═══ THE DATA
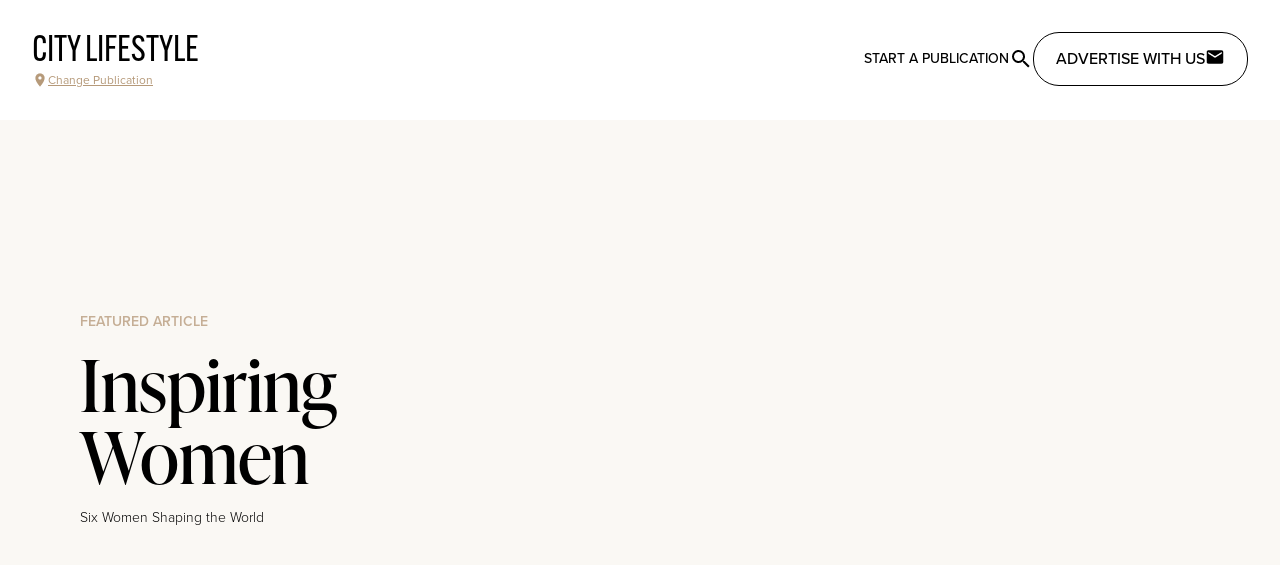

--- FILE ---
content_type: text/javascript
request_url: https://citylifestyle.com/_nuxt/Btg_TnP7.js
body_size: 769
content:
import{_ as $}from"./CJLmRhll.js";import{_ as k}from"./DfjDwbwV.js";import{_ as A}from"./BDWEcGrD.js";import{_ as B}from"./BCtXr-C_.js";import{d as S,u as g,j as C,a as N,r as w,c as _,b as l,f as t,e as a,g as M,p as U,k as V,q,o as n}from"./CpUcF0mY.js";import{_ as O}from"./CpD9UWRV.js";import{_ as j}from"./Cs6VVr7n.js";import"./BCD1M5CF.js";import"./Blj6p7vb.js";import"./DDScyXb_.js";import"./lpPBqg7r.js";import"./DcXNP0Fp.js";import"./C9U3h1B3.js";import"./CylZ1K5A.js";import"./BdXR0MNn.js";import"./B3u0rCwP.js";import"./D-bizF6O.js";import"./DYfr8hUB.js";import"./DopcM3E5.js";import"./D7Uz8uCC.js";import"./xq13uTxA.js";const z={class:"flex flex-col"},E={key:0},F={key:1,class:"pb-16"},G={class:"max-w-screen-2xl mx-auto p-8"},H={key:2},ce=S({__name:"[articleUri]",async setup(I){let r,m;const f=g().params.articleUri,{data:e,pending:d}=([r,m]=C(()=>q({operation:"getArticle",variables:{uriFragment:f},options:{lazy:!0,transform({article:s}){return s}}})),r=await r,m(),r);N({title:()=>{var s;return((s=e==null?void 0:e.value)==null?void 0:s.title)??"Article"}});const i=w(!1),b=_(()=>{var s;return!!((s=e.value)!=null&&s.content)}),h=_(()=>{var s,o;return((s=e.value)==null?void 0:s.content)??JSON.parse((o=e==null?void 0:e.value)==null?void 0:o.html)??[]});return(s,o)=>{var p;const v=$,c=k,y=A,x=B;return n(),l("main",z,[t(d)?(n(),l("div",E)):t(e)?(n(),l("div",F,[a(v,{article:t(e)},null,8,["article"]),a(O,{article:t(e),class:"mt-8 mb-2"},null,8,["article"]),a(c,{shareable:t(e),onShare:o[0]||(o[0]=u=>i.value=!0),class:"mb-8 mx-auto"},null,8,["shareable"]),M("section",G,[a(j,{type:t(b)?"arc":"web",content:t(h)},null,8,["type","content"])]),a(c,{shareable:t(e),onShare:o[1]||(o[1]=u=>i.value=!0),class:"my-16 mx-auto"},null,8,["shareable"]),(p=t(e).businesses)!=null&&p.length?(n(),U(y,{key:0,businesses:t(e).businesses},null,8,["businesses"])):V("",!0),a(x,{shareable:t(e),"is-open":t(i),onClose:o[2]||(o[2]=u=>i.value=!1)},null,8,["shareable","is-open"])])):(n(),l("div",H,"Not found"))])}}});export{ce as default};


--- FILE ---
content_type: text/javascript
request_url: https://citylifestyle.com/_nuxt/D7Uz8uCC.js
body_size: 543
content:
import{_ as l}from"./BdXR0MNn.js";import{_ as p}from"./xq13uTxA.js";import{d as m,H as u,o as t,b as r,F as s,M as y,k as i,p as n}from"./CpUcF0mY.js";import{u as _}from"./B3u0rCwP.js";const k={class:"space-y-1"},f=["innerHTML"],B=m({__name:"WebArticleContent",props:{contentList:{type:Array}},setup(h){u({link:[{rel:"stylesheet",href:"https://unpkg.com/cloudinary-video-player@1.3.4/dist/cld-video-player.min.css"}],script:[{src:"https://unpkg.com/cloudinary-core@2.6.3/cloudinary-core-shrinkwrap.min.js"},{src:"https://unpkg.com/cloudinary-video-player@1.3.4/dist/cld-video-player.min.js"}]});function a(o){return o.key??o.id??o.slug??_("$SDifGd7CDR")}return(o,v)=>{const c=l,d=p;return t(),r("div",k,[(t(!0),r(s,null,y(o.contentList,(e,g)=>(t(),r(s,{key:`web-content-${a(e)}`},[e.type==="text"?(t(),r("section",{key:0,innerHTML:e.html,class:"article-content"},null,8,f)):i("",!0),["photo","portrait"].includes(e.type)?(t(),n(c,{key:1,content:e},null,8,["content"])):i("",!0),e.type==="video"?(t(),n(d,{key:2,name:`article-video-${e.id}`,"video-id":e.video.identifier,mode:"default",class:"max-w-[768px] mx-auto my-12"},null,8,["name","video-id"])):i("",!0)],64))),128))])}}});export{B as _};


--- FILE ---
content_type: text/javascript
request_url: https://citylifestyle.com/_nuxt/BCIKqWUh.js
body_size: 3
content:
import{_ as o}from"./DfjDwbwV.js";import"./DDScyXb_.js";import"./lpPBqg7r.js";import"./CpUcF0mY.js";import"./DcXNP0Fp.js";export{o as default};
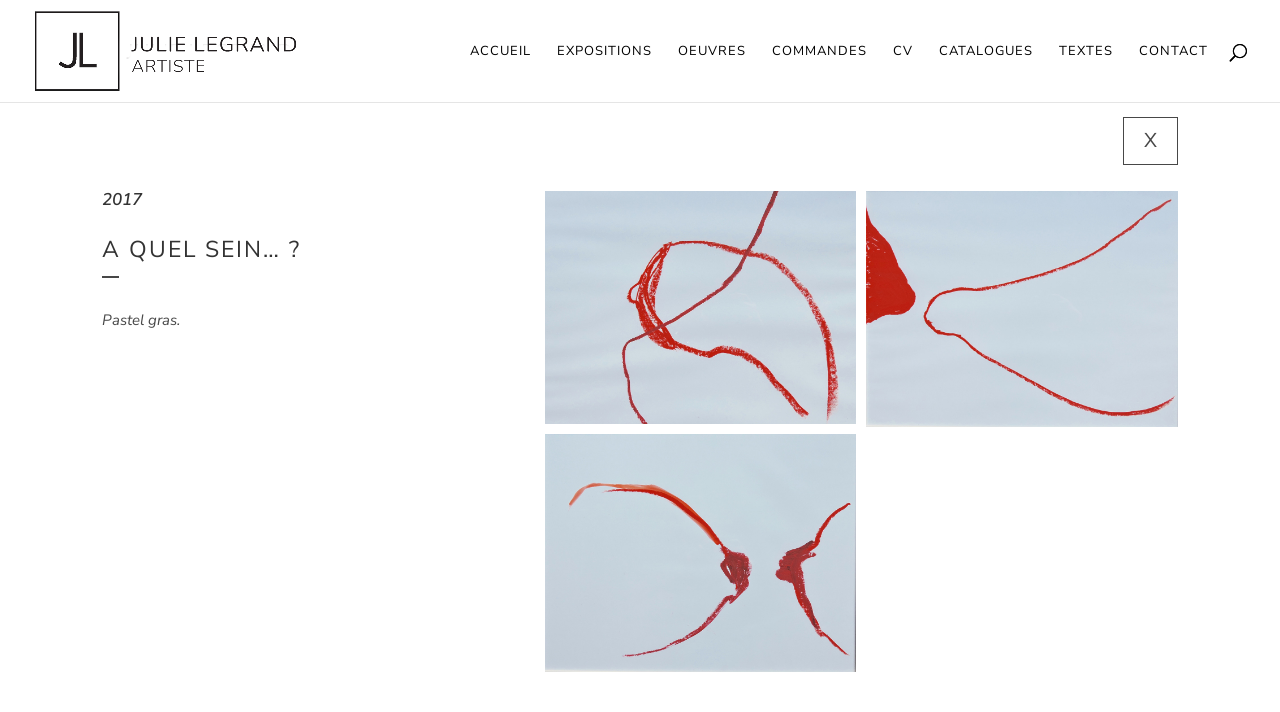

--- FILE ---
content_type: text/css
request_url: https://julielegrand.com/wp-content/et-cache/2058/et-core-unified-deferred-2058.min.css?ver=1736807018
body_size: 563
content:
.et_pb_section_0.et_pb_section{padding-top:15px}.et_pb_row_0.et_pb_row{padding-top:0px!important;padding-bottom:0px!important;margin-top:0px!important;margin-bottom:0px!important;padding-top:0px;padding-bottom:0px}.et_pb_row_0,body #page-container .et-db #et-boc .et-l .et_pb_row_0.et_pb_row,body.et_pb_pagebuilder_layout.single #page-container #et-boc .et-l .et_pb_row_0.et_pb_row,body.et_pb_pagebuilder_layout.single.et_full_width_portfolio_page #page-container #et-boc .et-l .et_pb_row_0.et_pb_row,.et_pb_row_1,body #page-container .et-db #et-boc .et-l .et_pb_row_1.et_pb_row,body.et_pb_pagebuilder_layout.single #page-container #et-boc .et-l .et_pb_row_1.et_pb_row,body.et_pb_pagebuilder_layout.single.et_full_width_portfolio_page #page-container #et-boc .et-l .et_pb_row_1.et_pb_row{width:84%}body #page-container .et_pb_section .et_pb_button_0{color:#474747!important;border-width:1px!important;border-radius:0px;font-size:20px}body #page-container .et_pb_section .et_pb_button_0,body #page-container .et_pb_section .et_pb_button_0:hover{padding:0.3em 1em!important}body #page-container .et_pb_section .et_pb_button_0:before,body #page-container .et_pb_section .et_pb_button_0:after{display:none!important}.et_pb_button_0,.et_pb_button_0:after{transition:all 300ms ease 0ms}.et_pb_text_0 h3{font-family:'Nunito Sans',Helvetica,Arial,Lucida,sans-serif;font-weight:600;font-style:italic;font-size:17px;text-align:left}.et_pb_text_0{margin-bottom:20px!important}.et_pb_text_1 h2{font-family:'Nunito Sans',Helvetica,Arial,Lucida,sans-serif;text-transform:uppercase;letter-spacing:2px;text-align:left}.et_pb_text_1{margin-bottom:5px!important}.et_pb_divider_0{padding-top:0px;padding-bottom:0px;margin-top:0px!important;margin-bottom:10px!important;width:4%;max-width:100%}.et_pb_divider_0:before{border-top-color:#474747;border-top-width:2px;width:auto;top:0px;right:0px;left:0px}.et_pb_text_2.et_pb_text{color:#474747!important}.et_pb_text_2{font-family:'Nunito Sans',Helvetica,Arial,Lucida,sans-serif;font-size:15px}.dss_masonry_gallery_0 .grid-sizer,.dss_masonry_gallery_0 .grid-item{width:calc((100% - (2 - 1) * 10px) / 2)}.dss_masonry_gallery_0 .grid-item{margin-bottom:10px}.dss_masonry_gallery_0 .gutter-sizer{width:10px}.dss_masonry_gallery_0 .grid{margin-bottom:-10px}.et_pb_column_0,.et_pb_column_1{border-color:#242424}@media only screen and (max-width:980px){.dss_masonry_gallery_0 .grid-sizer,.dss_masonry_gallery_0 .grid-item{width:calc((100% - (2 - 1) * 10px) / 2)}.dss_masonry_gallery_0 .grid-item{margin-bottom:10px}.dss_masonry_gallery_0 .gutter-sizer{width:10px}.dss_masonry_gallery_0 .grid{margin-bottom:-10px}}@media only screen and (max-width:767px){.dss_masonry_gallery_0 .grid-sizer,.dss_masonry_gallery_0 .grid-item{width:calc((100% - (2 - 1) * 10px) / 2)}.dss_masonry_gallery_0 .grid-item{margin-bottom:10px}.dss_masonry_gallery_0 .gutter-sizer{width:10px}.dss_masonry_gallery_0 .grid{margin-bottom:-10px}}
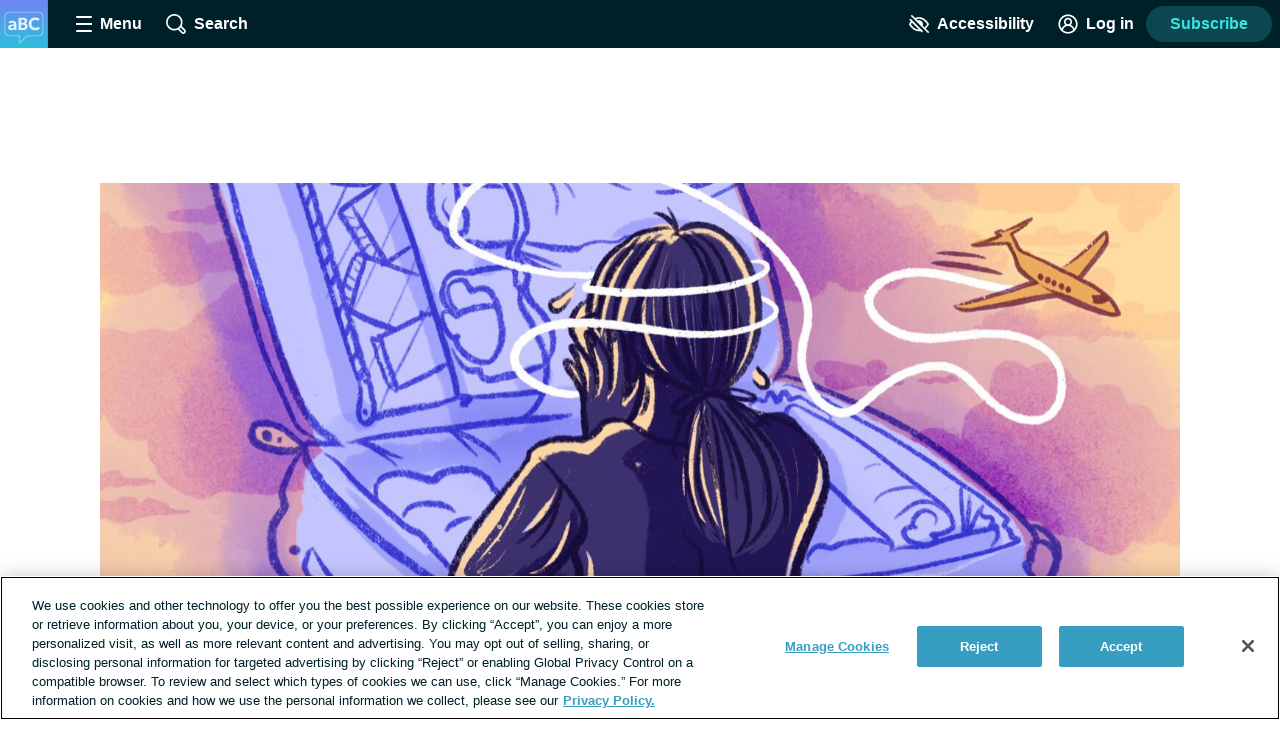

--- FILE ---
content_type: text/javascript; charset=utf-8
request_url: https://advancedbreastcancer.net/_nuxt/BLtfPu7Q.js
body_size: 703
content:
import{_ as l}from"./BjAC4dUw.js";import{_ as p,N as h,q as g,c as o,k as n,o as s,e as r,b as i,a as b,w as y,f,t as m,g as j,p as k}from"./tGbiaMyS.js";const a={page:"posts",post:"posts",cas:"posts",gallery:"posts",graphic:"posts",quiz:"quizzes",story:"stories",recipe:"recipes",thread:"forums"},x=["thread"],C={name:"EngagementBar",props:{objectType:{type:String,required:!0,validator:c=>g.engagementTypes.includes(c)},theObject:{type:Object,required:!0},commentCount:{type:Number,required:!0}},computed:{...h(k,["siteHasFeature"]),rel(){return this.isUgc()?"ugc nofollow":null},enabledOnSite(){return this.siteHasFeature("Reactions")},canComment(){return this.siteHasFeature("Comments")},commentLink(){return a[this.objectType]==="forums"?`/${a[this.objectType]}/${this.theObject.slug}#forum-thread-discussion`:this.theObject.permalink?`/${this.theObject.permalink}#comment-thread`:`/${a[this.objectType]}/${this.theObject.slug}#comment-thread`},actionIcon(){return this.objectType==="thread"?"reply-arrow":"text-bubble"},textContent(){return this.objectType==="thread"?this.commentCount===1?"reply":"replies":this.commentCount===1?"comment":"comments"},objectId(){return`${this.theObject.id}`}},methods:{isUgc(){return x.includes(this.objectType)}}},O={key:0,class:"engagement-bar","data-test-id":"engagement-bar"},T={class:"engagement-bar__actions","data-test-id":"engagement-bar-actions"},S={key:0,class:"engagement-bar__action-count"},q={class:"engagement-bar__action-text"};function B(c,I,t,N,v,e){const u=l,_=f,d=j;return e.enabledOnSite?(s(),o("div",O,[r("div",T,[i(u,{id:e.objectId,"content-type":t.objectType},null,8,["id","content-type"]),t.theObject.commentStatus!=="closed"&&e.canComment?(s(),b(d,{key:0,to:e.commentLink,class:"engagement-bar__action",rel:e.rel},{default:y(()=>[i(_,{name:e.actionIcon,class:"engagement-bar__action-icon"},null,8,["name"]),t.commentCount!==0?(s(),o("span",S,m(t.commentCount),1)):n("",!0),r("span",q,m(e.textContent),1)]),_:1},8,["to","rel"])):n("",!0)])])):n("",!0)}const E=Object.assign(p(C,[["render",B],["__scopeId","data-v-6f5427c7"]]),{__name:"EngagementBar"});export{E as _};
══════
TRY IT. Among the entries above, which lines include "citylifestyle"? List them all.

THE ANSWER.
request_url: https://citylifestyle.com/_nuxt/Btg_TnP7.js
request_url: https://citylifestyle.com/_nuxt/D7Uz8uCC.js
request_url: https://citylifestyle.com/_nuxt/BCIKqWUh.js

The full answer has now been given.